■ **Набор заданий**:
**a)** Кто, согласно отрывку воспоминаний, был автором книги о Лермонтове без обложки и титульного листа?
**b)** Продолжите отрывок воспоминаний, начав сразу после его последнего предложения.

■ **Отрывок документа**:
######
Не стану особенно вдаваться в подробности относительно уже упомянутых обитателей квартиры по указанному выше адресу, скажу лишь о некой Рае, матери – одиночке, работавшей уборщицей, если не ошибаюсь, в какой-то библиотеке. В комнатке, где она проживала с сыном Лёшей, было весьма много старых, потрёпанных книг, вероятно, давно списанных. Несколько из этих книг, не помню уж каким образом, попало в мои руки. Автором одной книги была прозаик Лидия Сейфуллина, автора другой я долгое время никак не мог установить, так как обложка и титульный лист у неё отсутствовали. Но именно эту книгу (с картинками) я впоследствии прочёл с большим интересом – она была про Лермонтова и очень интересно написана. Произведение начиналось (цитирую по памяти) с «непременного желания Машеньки» выйти замуж за красавца Юрия Лермонтова и заканчивалась роковой дуэлью у подножия Машука в Пятигорске. Впоследствии на месте этого злосчастного поединка мне приходилось неоднократно бывать. Признаться, мне очень не понравилась безвкусная помпезность, увековечивающая трагическое событие, случившееся в июле 1841 года. Как тут не вспомнить могилу Суворова в Александро-Невской лавре в Санкт-Петербурге и архи красноречивую, лаконичную надпись на надгробной плите, надпись, сочинённую Гавриилом Державиным и одобренную самим великим полководцем: “Здесь лежит Суворов”. Будь моя воля, я установил бы на месте дуэли великого русского поэта скромный обелиск с такой вот надписью на нём: “Здесь был убит Лермонтов!”. Имя автора книги я узнал через несколько лет – им был несравненный Ираклий Андроников.
######
■ **Приведённый перечень**:
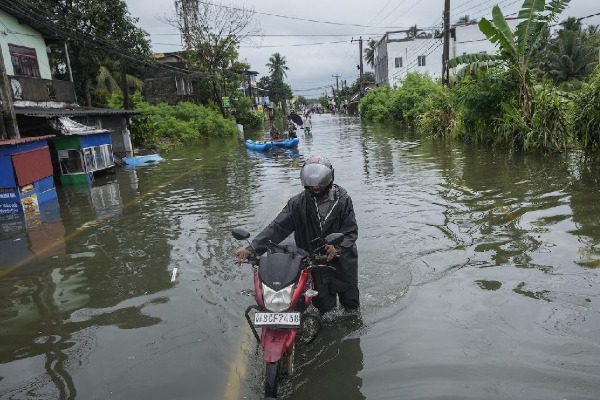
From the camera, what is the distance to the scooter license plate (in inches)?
138

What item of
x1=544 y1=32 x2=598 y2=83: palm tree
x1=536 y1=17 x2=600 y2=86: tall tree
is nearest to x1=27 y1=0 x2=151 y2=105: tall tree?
x1=536 y1=17 x2=600 y2=86: tall tree

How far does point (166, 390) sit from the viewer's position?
13.3 ft

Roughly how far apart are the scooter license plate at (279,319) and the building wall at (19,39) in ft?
63.6

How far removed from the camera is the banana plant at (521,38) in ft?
47.0

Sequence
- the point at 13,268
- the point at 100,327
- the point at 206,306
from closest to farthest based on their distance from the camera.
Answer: the point at 100,327 < the point at 206,306 < the point at 13,268

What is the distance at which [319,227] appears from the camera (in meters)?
4.57

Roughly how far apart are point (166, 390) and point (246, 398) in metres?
0.73

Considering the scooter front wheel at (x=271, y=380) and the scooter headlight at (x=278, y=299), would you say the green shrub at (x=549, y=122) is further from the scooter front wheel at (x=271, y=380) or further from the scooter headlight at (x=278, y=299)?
the scooter front wheel at (x=271, y=380)

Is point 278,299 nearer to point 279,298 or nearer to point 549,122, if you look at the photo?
point 279,298

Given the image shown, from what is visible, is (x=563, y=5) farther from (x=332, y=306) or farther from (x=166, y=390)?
(x=166, y=390)

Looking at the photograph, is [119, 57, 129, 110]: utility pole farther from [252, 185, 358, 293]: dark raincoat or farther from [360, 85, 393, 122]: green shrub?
[252, 185, 358, 293]: dark raincoat

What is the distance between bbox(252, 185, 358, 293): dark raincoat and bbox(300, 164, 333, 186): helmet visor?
26cm

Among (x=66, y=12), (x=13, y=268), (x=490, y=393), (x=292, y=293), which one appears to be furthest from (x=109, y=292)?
(x=66, y=12)

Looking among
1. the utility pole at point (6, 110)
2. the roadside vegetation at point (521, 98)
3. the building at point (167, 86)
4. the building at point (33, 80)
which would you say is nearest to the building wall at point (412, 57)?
the building at point (167, 86)
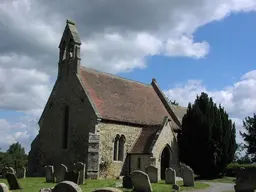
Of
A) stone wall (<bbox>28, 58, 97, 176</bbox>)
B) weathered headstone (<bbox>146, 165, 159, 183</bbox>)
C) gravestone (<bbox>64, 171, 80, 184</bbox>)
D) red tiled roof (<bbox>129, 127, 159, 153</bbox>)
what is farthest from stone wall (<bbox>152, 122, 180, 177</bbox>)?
gravestone (<bbox>64, 171, 80, 184</bbox>)

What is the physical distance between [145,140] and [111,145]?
3.24 m

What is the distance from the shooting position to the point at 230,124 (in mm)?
36562

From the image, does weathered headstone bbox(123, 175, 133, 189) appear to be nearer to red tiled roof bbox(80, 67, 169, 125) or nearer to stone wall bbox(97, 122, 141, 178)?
stone wall bbox(97, 122, 141, 178)

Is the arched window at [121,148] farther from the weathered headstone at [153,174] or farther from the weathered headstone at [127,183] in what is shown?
the weathered headstone at [127,183]

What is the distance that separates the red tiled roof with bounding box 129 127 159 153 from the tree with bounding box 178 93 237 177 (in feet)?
11.1

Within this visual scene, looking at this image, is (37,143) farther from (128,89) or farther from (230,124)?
(230,124)

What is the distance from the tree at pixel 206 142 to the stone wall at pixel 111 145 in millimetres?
5422

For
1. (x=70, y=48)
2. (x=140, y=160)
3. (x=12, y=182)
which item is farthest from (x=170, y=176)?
(x=70, y=48)

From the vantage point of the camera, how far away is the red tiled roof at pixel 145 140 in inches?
1267

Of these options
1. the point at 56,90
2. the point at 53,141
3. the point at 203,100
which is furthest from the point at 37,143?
the point at 203,100

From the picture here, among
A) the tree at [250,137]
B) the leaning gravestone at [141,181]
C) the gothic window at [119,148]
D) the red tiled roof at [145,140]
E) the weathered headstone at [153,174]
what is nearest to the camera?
the leaning gravestone at [141,181]

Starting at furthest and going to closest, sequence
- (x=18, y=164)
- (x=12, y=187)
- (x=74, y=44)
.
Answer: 1. (x=18, y=164)
2. (x=74, y=44)
3. (x=12, y=187)

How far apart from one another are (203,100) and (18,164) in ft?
121

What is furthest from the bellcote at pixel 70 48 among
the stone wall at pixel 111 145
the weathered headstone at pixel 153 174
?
the weathered headstone at pixel 153 174
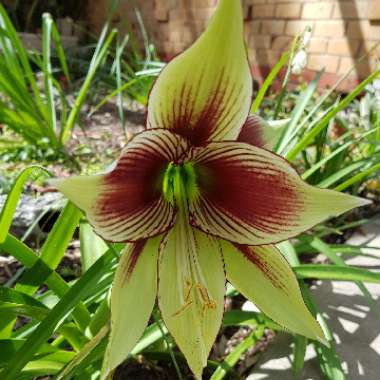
######
■ **Ответы по заданиям**:
**a)** Автором этой книги был Ираклий Андроников.

**b)**
Квартира на Курбатовском переулке оказалась совершенно непригодной для проживания, но о приведении её в порядок сразу же после нашего возвращения в Москву не могло быть и речи – прежде всего требовалось решить первостепенные жизненные проблемы, именно: восстановить московскую прописку и получить продуктовые карточки. Маме надо было подумать и об устройстве на работу – не висеть же на иждивении родственников. Так что у бабушки на Разгуляе мы прожили около года, а, может быть, и больше. Во всяком случае прекрасно помню, что к сентябрю 1944 года наша квартира на Курбатовском не была ещё приведена в порядок и в школу мне приходилось ездить на трамвае по маршруту Разгуляй – Красная Пресня. Но о школе в следующем разделе.

Постепенно московская жизнь стала налаживаться. Прописка была восстановлена, продуктовые карточки получены, мама устроилась на работу, квартира на Курбатовском обустраивалась, а вшам, обитавшим в волосах моей головы, объявлена беспощадная война. Увы, во время войны население страны здорово обовшивело. Оно и понятно – с мылом всё время были проблемы, как и с горячей водою. Далеко не всегда удавалось как следует помыться.

Поначалу наступления на зловредных насекомых велись с помощью частого гребня и ногтей на больших пальцах рук. Инициатором атак на шестиногих паразитов была тётя Фаня, первенец дедушки и бабушки с материнской стороны. Очередное наступление на зловредных насекомых начиналось её словами – «Ну что, мисселе – писселе, займёмся фрицами?!». «Фрицами», естественно, именовались в данном случае кровопийцы – вши.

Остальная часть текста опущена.